◆ **Verilen metin**
--------------------------------

Vücut Geliştirmede Beslenmenin Önemi
Nasıl anayasanın değişmez, tartışılmaz ilk üç maddesi varsa, vücut geliştirmenin de asla değişmeyecek 3 unsuru vardır: Beslenme, egzersiz ve uyku.
Bu yazımda vücut geliştirmede beslenme ayağının ne kadar önemli olduğunu anlatacağım.
“Vücudunuzda Hayvan Beslemek”
Vücut geliştirmeye karar vermeniz, aslında vücudunuza size ait olmayan bir hayvanı alıp yerleştirmeye, onu beslemeye ve büyütmeye karar vermeniz anlamına gelir.
Bu örnek size ilk duyduğunuzda çok tuhaf gelmiş olabilir, ancak açıklamasını okuyunca anlayacaksınız. Vücut geliştirmede amacınıza ulaşmak istiyorsanız, hayvan besleme mantığını şu anda, henüz daha yolun başında iken kafanızda iyice tartıp, kabullenmeniz gerekir.

--------------------------------

◆ **Satır alıntıları**
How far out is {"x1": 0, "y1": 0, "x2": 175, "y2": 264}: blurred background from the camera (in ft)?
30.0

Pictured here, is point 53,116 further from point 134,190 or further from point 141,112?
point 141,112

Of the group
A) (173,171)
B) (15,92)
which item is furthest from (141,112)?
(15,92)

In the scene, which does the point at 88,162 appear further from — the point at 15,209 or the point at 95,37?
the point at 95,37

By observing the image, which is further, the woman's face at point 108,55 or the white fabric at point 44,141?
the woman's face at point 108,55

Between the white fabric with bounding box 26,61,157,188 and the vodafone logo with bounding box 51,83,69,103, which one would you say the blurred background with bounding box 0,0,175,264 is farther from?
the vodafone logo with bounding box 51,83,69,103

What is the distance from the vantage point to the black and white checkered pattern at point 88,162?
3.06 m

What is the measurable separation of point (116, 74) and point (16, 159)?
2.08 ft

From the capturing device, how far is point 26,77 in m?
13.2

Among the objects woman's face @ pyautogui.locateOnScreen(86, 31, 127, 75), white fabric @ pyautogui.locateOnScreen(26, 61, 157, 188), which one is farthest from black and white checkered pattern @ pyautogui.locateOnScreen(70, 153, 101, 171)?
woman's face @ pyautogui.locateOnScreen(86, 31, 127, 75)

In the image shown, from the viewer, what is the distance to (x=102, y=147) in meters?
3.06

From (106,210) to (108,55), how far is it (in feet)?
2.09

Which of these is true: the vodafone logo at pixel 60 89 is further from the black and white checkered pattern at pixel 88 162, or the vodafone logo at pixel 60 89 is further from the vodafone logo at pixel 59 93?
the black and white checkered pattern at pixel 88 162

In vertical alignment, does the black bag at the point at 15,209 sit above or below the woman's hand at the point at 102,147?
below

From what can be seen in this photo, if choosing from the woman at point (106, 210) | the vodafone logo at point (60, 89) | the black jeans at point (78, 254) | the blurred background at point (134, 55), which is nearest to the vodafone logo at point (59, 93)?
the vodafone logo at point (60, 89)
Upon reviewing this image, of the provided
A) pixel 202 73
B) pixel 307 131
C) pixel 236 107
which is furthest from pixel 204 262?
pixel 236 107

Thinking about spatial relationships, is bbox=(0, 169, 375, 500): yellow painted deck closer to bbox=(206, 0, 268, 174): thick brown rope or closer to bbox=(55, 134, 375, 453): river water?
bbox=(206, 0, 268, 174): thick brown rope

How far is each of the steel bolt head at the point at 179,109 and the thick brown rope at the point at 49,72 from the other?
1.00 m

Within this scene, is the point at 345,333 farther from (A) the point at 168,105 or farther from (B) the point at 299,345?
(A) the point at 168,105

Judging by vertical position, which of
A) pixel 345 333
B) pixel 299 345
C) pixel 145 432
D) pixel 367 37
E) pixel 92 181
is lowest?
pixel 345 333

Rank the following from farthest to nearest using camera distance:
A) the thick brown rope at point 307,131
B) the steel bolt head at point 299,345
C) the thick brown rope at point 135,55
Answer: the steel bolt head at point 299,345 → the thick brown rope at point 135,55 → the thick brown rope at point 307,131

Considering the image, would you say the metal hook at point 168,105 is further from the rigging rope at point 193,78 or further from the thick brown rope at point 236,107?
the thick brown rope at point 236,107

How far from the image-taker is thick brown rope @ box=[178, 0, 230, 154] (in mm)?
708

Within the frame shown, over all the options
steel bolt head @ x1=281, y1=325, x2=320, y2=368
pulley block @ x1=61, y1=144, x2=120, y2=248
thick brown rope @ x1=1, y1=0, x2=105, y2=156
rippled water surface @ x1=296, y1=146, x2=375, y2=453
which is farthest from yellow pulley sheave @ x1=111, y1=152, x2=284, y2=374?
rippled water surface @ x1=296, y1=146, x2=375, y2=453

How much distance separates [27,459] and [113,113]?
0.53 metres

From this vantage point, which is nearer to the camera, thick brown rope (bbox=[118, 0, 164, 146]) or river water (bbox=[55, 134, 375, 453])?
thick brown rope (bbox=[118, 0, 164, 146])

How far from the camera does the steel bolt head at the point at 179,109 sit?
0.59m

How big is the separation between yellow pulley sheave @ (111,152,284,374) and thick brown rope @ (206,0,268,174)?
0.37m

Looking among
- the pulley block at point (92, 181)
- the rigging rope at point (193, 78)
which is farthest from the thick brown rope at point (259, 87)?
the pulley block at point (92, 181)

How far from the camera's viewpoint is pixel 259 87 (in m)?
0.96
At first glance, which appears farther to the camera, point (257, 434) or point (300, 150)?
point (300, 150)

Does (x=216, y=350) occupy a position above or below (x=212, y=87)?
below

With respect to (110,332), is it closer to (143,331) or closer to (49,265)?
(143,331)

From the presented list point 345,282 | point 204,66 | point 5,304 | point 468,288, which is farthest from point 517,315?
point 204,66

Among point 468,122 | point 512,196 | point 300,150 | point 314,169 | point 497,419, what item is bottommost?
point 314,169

--------------------------------

◆ **Görevin amacı**
Vücut geliştirmede beslenme üzerine olan metne göre aşağıdaki soruları yanıtlayın.
1. Vücut geliştirmenin asla değişmeyecek üç unsuru nelerdir?
2. Bu yazıda vücut geliştirmenin hangi ayağının önemi anlatılacaktır?
3. Vücut geliştirmeye karar vermek aslında neye karar vermek anlamına gelir?

◆ **Tamamlanan görev**
1. Beslenme, egzersiz ve uyku.
2. Beslenme ayağının.
3. Vücudunuza size ait olmayan bir hayvanı alıp yerleştirmeye, onu beslemeye ve büyütmeye karar vermek anlamına gelir.